Can't Create Launch Configuration Due to Invalid IamInstanceProfile

Question

Trying Create a Launch Configuration item, I get this error:

Launch Config problem: An error occurred (ValidationError) when calling the operation: Invalid IamInstanceProfile:AWS_EC2_INSTANCE_PROFILE_ROLE

executing this type of code w/boto 3:

self.as_client.create_launch_configuration(
                KeyName=f"{self.vpcid}-{self.profile_name}.pem",
                IamInstanceProfile=self.inst_prof_name,
                ImageId=self.ec2_inst.ami,
                InstanceType=self.ec2_inst.type,
                LaunchConfigurationName=self.ec2_inst.lc_name,
                SecurityGroups=[x.id for x in self.sec_groups.values()],
                UserData=userdata,
            )

I created 2 locally managed policies and attached them to a Role and assigned the role to an instance profile. (It seems boto3 does not allow viewing locally managed policies in the Role, only managed AWS ones, except when explicitly trying):

print(iam_client.get_role_policy(RoleName="EC2AppRole",PolicyName="CloudWatchSendPolicy"))
print(iam_client.get_role_policy(RoleName="EC2AppRole",PolicyName="AwsSecretsPolicy"))

Here's the Role w/ policy details:

== Role: EC2AppRole ==

{'RoleName': 'EC2AppRole', 'PolicyName': 'CloudWatchSendPolicy', 'PolicyDocument': {'Version': '2012-10-17', 'Statement': [{'Action': ['autoscaling:Describe*', 'cloudwatch:', 'logs:', 'sns:'], 'Effect': 'Allow', 'Resource': ''}]},

{'RoleName': 'EC2AppRole', 'PolicyName': 'AwsSecretsPolicy', 'PolicyDocument': {'Version': '2012-10-17', 'Statement': {'Effect': 'Allow', 'Action': ['secretsmanager:Describe*', 'secretsmanager:Get*', 'secretsmanager:List*'], 'Resource': '*'}},

The Instance Profiles seems OK:

== Instance Profile == {'Path': '/', 'InstanceProfileName': 'AWS_EC2_INSTANCE_PROFILE_ROLE', 'InstanceProfileId': 'AIPAXQXBO3GJ2LGTKDJ3L', 'Arn': 'arn:aws:iam::516942649747:instance-profile/AWS_EC2_INSTANCE_PROFILE_ROLE', 'CreateDate': datetime.datetime(2020, 12, 24, 5, 30, 4, tzinfo=tzutc()), 'Roles': [{'Path': '/', 'RoleName': 'EC2AppRole', 'RoleId': 'AROAXQXBO3GJ2AUOHJMVV', 'Arn': 'arn:aws:iam::516942649747:role/EC2AppRole', 'CreateDate': datetime.datetime(2020, 12, 24, 5, 30, 4, tzinfo=tzutc()), 'AssumeRolePolicyDocument': {'Version': '2012-10-17', 'Statement': [{'Effect': 'Allow', 'Principal': {'Service': 'ec2.amazonaws.com'}, 'Action': 'sts:AssumeRole'}]}}]}

Sorry I don't know how to properly format this post very well.

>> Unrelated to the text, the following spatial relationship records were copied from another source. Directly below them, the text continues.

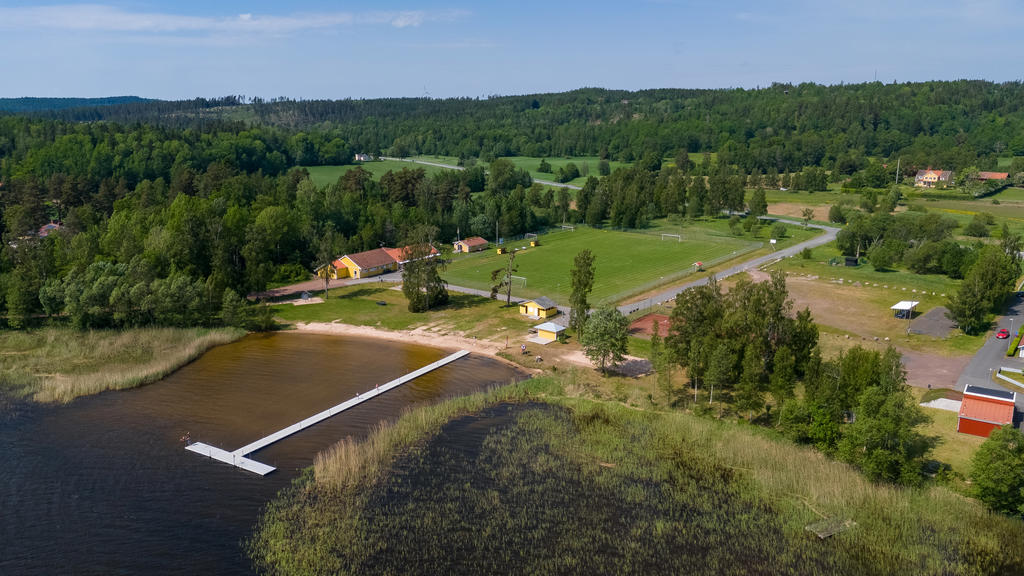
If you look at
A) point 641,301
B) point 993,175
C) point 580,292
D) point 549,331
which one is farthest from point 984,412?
point 993,175

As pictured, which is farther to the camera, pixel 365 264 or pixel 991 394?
pixel 365 264

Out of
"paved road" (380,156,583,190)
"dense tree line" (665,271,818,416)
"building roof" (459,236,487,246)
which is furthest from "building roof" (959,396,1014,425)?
"paved road" (380,156,583,190)

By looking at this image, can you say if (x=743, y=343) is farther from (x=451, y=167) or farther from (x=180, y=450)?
(x=451, y=167)

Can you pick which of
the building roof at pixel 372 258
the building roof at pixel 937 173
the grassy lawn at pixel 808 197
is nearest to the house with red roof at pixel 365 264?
the building roof at pixel 372 258

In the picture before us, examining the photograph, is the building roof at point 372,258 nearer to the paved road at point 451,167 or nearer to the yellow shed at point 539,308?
the yellow shed at point 539,308

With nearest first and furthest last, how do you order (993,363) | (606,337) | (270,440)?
(270,440), (606,337), (993,363)

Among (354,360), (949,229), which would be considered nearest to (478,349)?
(354,360)

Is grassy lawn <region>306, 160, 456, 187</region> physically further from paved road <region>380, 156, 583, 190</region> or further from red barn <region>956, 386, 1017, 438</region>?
red barn <region>956, 386, 1017, 438</region>
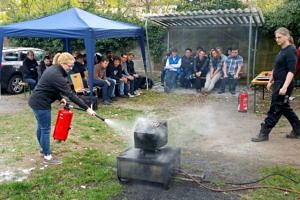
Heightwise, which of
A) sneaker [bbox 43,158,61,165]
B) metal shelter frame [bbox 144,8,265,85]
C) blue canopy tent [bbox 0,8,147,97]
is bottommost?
sneaker [bbox 43,158,61,165]

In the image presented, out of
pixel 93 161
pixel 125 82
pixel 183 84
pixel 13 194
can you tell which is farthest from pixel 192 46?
pixel 13 194

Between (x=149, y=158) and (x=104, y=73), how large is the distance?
6776 mm

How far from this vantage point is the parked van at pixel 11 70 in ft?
40.1

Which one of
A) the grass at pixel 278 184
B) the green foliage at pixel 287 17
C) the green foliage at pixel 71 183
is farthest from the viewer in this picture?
the green foliage at pixel 287 17

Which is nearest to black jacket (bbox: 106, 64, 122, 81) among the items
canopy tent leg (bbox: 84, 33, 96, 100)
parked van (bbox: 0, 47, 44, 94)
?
canopy tent leg (bbox: 84, 33, 96, 100)

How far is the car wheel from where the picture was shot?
40.7 ft

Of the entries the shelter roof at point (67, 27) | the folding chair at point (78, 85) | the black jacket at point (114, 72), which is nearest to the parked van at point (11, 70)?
the shelter roof at point (67, 27)

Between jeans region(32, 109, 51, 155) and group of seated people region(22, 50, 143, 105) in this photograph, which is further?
group of seated people region(22, 50, 143, 105)

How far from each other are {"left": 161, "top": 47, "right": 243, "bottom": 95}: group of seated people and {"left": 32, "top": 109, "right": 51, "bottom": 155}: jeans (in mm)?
7547

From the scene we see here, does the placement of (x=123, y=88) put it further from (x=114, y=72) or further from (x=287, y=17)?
(x=287, y=17)

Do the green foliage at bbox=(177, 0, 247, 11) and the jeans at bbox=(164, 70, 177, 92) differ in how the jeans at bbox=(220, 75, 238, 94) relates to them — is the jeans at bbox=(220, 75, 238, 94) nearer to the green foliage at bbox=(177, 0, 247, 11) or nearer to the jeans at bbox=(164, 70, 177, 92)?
the jeans at bbox=(164, 70, 177, 92)

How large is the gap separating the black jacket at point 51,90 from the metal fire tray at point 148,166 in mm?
1024

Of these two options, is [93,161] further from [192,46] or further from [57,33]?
[192,46]

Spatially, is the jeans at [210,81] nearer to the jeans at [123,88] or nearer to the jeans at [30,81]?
the jeans at [123,88]
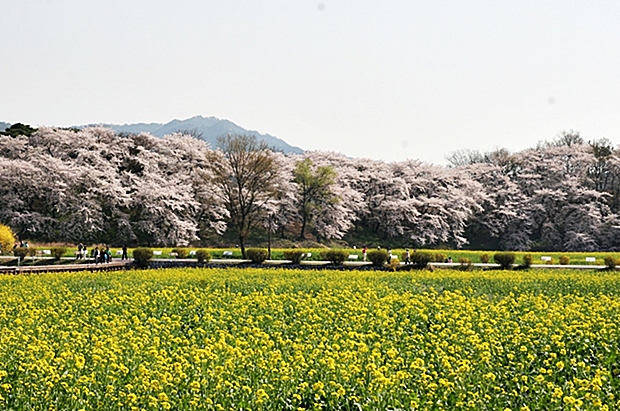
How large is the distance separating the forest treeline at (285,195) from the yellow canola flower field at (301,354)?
2848 cm

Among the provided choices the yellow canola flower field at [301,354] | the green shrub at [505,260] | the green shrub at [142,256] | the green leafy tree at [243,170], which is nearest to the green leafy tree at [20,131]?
the green leafy tree at [243,170]

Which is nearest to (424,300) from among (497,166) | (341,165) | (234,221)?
(234,221)

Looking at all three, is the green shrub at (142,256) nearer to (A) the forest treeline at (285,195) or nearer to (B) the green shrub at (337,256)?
(A) the forest treeline at (285,195)

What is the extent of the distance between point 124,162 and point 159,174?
3.33 meters

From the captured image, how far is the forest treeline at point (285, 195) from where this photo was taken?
46281mm

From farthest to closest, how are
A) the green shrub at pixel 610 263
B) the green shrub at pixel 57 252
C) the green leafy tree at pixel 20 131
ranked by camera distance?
the green leafy tree at pixel 20 131 → the green shrub at pixel 57 252 → the green shrub at pixel 610 263

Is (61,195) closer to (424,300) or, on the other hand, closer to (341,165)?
(341,165)

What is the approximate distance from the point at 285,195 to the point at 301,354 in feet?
156

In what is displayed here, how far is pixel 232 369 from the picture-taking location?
7219mm

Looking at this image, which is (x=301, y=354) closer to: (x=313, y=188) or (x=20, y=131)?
(x=313, y=188)

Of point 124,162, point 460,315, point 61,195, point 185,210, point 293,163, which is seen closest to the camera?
point 460,315

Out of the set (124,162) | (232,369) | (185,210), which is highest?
(124,162)

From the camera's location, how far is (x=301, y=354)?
24.7 ft

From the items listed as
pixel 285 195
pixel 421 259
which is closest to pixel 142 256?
pixel 421 259
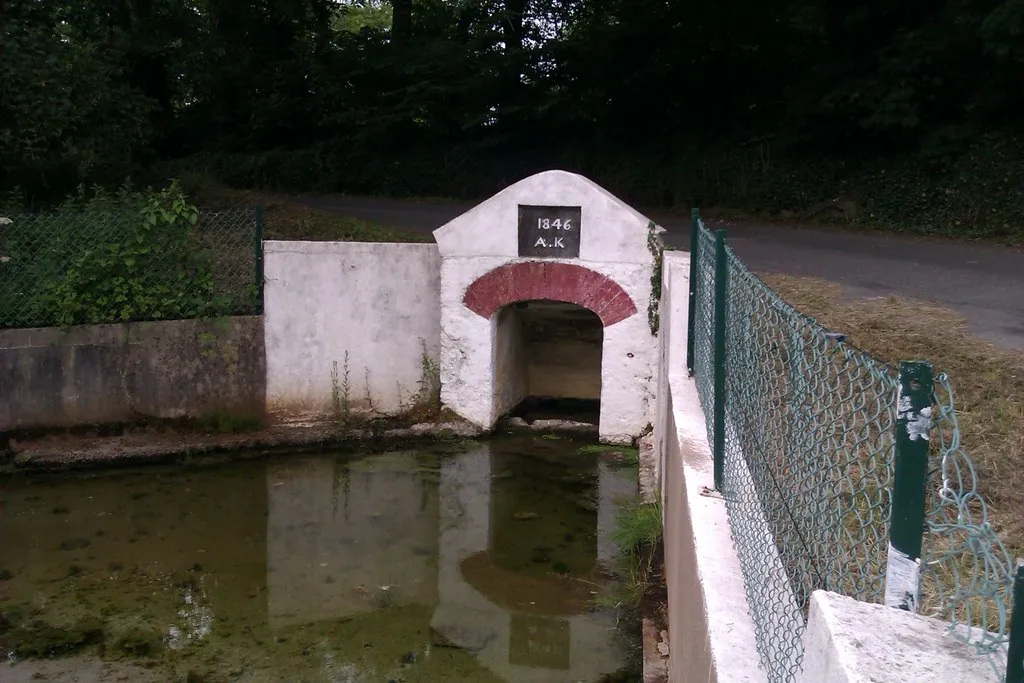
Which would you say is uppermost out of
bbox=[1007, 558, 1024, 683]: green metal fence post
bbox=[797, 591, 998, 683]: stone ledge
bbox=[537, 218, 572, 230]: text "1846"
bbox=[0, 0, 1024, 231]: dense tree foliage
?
bbox=[0, 0, 1024, 231]: dense tree foliage

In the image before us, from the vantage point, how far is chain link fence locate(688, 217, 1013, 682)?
1.78 metres

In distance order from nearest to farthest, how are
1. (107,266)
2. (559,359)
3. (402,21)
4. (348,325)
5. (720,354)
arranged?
(720,354) → (107,266) → (348,325) → (559,359) → (402,21)

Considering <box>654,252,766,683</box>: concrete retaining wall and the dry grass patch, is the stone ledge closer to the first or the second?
<box>654,252,766,683</box>: concrete retaining wall

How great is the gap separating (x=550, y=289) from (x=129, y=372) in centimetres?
426

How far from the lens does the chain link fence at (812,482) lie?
5.85 ft

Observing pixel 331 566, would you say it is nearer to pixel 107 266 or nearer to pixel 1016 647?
pixel 107 266

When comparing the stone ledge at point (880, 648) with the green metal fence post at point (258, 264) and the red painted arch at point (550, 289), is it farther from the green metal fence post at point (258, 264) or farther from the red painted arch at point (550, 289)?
the green metal fence post at point (258, 264)

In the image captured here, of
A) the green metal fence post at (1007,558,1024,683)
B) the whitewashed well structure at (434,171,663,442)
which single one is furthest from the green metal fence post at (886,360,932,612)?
the whitewashed well structure at (434,171,663,442)

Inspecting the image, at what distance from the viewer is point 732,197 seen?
57.7ft

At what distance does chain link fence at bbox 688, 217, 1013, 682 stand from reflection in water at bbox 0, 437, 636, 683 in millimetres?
2573

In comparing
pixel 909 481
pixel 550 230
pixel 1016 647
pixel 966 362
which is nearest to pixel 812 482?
pixel 909 481

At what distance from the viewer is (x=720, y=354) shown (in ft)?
13.8

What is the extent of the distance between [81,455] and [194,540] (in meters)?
2.36

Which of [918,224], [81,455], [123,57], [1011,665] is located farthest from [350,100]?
[1011,665]
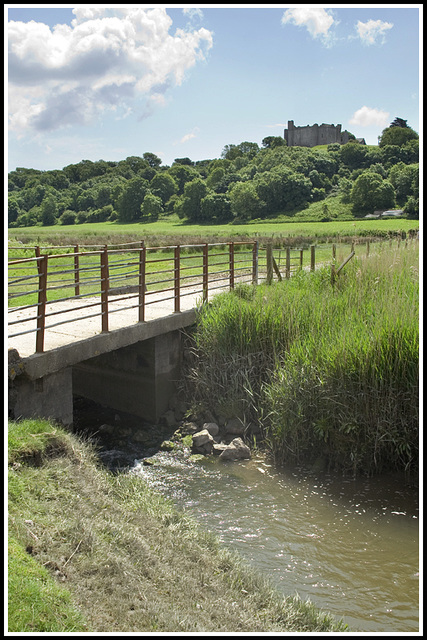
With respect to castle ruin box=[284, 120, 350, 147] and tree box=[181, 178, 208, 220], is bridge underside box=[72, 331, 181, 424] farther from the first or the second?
castle ruin box=[284, 120, 350, 147]

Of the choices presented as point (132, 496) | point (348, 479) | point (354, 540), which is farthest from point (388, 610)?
point (132, 496)

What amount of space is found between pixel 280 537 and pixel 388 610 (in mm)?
1527

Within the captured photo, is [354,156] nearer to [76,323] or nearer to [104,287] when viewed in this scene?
[76,323]

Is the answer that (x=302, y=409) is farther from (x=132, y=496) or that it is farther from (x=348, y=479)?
(x=132, y=496)

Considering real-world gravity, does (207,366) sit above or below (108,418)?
above

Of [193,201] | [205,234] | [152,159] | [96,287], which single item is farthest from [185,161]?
[96,287]

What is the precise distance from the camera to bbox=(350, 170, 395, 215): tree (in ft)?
273

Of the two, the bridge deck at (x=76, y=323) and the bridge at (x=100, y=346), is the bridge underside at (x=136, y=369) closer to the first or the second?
the bridge at (x=100, y=346)

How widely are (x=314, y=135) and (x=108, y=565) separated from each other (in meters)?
161

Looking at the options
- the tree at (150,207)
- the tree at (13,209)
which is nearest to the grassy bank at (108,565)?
the tree at (13,209)

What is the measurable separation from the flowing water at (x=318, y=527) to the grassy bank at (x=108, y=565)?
0.45m

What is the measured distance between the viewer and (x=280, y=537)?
639cm

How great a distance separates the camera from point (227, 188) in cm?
11294

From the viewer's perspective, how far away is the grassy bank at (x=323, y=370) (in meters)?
7.80
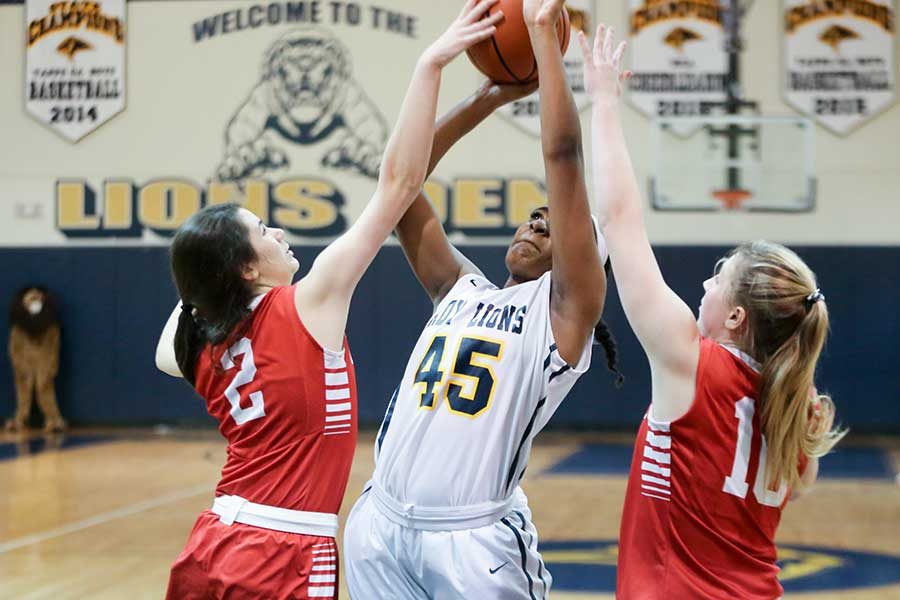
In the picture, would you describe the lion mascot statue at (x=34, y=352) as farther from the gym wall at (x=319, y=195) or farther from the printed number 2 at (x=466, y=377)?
the printed number 2 at (x=466, y=377)

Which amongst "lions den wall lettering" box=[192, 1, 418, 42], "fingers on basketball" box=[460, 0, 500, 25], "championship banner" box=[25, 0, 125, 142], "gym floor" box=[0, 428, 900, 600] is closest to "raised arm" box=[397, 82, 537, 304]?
"fingers on basketball" box=[460, 0, 500, 25]

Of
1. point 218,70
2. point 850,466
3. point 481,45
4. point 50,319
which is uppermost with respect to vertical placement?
point 218,70

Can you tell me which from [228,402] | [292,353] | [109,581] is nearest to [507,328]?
[292,353]

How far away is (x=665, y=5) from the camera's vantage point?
1237 centimetres

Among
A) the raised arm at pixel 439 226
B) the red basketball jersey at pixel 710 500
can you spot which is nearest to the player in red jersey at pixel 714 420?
→ the red basketball jersey at pixel 710 500

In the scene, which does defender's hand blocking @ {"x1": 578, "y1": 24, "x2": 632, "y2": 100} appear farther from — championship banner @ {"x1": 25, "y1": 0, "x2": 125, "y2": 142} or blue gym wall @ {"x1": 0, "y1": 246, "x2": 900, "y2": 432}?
championship banner @ {"x1": 25, "y1": 0, "x2": 125, "y2": 142}

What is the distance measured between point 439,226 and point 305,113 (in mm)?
10470

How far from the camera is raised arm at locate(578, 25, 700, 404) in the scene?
2.15 meters

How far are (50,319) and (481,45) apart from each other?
11299 mm

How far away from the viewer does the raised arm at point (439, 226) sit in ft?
9.36

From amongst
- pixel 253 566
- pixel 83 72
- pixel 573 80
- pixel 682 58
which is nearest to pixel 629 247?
pixel 253 566

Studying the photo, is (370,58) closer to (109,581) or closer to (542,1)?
(109,581)

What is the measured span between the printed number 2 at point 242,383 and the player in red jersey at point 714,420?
0.83 m

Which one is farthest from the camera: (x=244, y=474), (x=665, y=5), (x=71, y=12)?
(x=71, y=12)
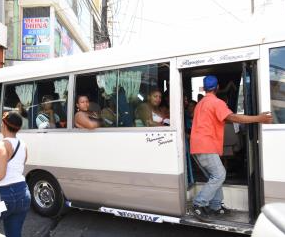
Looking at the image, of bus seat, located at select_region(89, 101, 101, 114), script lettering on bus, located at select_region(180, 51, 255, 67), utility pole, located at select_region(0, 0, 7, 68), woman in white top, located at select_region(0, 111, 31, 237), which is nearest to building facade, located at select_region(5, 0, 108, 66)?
utility pole, located at select_region(0, 0, 7, 68)

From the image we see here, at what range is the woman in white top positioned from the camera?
155 inches

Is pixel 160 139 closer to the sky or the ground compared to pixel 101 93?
closer to the ground

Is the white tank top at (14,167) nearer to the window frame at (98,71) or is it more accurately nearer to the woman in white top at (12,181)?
the woman in white top at (12,181)

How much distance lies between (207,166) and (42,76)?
2.86m

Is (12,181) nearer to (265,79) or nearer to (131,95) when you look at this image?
(131,95)

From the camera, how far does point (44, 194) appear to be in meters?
6.38

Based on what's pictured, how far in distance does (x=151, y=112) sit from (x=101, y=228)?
1.87m

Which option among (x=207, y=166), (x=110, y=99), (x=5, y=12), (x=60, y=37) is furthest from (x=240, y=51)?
(x=60, y=37)

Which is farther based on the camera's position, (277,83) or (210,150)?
(210,150)

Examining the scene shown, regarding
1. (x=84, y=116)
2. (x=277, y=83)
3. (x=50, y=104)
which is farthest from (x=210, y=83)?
(x=50, y=104)

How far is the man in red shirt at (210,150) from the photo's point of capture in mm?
4789

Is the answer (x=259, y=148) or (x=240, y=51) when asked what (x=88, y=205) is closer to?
(x=259, y=148)

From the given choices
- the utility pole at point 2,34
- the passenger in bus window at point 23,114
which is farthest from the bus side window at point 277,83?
the utility pole at point 2,34

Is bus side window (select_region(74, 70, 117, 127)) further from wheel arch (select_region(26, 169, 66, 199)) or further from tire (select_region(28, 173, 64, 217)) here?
tire (select_region(28, 173, 64, 217))
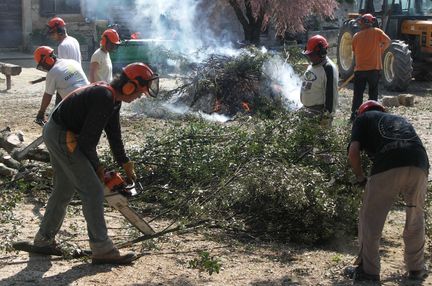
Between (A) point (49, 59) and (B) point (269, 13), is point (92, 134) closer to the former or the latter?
(A) point (49, 59)

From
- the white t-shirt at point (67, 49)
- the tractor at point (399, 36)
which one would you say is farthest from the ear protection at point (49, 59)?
the tractor at point (399, 36)

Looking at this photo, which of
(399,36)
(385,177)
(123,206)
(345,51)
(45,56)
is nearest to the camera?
(385,177)

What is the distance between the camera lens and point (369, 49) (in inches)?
499

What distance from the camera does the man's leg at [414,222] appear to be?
224 inches

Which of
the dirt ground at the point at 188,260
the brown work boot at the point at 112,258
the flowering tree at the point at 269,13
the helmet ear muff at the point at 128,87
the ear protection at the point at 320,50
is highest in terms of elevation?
the flowering tree at the point at 269,13

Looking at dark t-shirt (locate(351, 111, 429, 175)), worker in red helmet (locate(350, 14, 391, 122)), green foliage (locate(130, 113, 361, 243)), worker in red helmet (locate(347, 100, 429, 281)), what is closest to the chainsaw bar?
green foliage (locate(130, 113, 361, 243))

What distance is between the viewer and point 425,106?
49.6ft

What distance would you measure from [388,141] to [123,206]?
6.84ft

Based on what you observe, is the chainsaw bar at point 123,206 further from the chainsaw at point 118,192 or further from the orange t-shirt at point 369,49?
the orange t-shirt at point 369,49

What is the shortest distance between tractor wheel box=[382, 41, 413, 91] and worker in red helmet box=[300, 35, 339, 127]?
28.8 ft

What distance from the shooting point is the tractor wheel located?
54.4 ft

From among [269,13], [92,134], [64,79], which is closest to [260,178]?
[92,134]

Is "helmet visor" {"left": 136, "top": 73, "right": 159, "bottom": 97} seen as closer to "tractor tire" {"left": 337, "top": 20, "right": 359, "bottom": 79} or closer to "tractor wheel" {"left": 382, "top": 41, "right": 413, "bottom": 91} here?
"tractor wheel" {"left": 382, "top": 41, "right": 413, "bottom": 91}

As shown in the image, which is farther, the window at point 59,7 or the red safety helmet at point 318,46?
the window at point 59,7
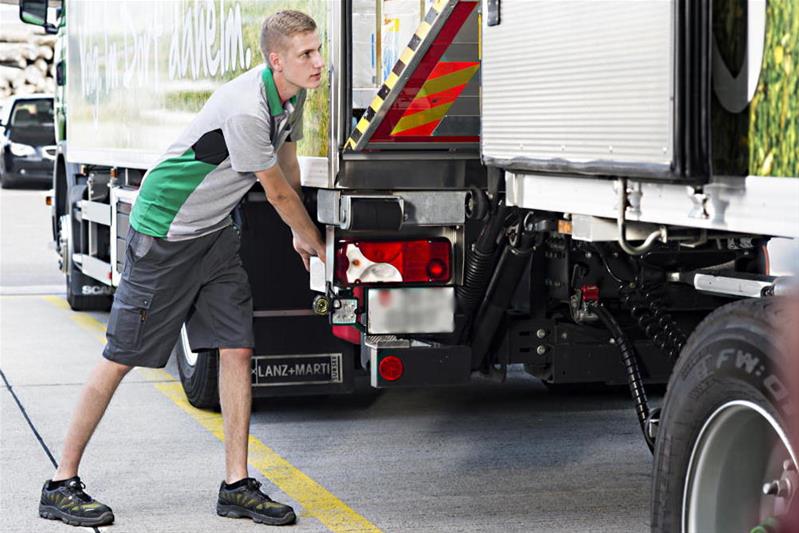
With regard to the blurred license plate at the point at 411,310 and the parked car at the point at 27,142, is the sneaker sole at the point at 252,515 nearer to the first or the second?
the blurred license plate at the point at 411,310

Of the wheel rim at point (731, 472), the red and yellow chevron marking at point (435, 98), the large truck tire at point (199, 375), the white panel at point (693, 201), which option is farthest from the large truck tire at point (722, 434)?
the large truck tire at point (199, 375)

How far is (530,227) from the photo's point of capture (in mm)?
5457

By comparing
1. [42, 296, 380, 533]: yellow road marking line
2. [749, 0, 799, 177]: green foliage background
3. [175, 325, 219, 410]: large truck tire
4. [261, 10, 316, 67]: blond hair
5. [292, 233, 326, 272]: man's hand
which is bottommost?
[42, 296, 380, 533]: yellow road marking line

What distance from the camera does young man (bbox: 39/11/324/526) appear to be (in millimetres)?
5637

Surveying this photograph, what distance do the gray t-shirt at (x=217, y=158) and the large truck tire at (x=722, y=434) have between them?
2.21 meters

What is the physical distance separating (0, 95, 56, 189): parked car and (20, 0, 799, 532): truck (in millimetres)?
20590

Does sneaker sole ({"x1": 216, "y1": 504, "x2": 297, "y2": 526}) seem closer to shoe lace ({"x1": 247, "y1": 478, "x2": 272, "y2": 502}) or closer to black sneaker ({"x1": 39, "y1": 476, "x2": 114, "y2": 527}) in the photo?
shoe lace ({"x1": 247, "y1": 478, "x2": 272, "y2": 502})

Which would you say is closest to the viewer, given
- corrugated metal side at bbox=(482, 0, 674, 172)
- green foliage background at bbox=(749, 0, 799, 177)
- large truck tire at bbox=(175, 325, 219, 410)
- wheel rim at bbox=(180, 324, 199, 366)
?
green foliage background at bbox=(749, 0, 799, 177)

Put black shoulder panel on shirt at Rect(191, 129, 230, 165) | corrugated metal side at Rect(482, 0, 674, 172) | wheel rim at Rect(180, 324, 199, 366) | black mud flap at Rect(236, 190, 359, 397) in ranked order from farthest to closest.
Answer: wheel rim at Rect(180, 324, 199, 366), black mud flap at Rect(236, 190, 359, 397), black shoulder panel on shirt at Rect(191, 129, 230, 165), corrugated metal side at Rect(482, 0, 674, 172)

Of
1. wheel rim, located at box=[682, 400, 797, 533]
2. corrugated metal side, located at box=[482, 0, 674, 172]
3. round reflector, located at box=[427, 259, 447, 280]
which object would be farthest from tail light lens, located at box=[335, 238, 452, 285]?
wheel rim, located at box=[682, 400, 797, 533]

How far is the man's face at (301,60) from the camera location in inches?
220

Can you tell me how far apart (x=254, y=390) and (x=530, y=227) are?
7.98ft

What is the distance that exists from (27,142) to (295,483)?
26011 millimetres

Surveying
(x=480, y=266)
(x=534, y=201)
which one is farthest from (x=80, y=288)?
(x=534, y=201)
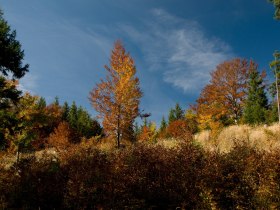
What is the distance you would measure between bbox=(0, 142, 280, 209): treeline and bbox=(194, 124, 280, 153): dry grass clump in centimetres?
464

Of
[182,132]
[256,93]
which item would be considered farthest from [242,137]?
[256,93]

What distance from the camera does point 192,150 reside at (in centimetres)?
885

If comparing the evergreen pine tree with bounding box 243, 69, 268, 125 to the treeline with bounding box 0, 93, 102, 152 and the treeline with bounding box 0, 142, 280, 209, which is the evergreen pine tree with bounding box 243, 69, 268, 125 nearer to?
the treeline with bounding box 0, 93, 102, 152

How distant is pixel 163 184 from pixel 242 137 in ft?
24.7

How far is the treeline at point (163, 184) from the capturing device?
730cm

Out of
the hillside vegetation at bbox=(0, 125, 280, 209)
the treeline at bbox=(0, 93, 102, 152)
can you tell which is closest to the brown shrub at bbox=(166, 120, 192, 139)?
the hillside vegetation at bbox=(0, 125, 280, 209)

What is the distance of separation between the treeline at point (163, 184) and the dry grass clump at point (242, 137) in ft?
15.2

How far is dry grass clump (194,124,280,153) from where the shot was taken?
44.6 feet

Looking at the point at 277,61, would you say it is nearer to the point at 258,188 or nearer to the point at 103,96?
the point at 103,96

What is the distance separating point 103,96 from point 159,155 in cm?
1102

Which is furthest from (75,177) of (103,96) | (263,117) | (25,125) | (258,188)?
(263,117)

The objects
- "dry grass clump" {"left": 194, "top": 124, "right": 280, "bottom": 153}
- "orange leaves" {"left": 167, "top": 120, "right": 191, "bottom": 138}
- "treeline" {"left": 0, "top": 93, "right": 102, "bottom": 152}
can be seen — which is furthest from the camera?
"treeline" {"left": 0, "top": 93, "right": 102, "bottom": 152}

Any information I can share to help clarify?

I've tested everything in the create_launch_configuration call to be correct as best I can tell.

Answer 1

Use a waiter:

https://boto3.amazonaws.com/v1/documentation/api/latest/reference/services/iam.html#waiters

or time.sleep(x)

to make sure the resource is available.

(Will wait to self accept) - Initial testing suggests it's a waiting issue.